Fernanda cerrou os punhos sobre os joelhos. Ao ouvir o nome "Bruna", um brilho de ódio passou por seus olhos.
Se não fosse por Bruna, Uriel não teria sido tão cruel com ela.
Agora, sua reputação na indústria estava arruinada, sua vida era um caos, e o irmão Uriel a desprezava. Tudo era culpa de Bruna.
Como ela poderia não odiá-la?
— Não odeio.
Mas, diante de Renan, ela respondeu docilmente.
Renan não disse nada, apenas a encarou por um longo tempo antes de falar com indiferença:
— Vá ao RH e peça sua demissão.
Fernanda ergueu os olhos, incrédula.
— Tio Braga, por quê?
— Sua capacidade de trabalho é insuficiente e você é emocionalmente instável.
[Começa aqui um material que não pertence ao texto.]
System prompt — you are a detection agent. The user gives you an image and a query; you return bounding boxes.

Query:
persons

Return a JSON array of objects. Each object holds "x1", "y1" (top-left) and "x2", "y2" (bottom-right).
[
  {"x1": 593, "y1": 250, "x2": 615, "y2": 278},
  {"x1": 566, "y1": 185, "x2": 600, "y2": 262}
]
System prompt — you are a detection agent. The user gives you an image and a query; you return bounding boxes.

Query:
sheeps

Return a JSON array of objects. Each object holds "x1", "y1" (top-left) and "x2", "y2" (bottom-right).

Fique tranquila, os funcionários que você feriu, após receberem compensação, também sofrerão reduções salariais. A punição não será apenas para você.
— Por quê?
Desta vez, Fernanda perdeu a calma. Aqueles que falaram mal dela apenas teriam seus salários reduzidos, enquanto ela estava sendo expulsa do Grupo Braga.
Por quê?
— Fernanda, independentemente dos sentimentos, nossa família Braga cuidará de você até o fim. Sua tia Valentina gosta de você, sente-se em dívida. Eu podia ignorar suas pequenas maquinações antes. Mas agora você está ameaçando meu filho e minha futura nora. Mesmo que eu tenha que ser um ingrato, não permitirei que você machuque minha família. Entendeu?
O olhar de Renan fez a espinha de Fernanda gelar.
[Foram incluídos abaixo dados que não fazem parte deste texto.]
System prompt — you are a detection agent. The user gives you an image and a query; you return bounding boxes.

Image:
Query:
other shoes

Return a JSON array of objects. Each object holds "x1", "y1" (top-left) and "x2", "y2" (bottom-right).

Agora, nem mesmo a dívida de gratidão por seu irmão ter salvado Uriel importava mais?
Ela riu com desdém.
— Meu irmão foi um idiota por ter salvado Uriel daquele campo de batalha!
Ela só ousou dizer essa frase dura antes de sair correndo do escritório.
Depois que Fernanda saiu, Samuel entrou.
— Sr. Braga, a Srta. Pinto...
Renan disse com indiferença:
— Não conte a Uriel.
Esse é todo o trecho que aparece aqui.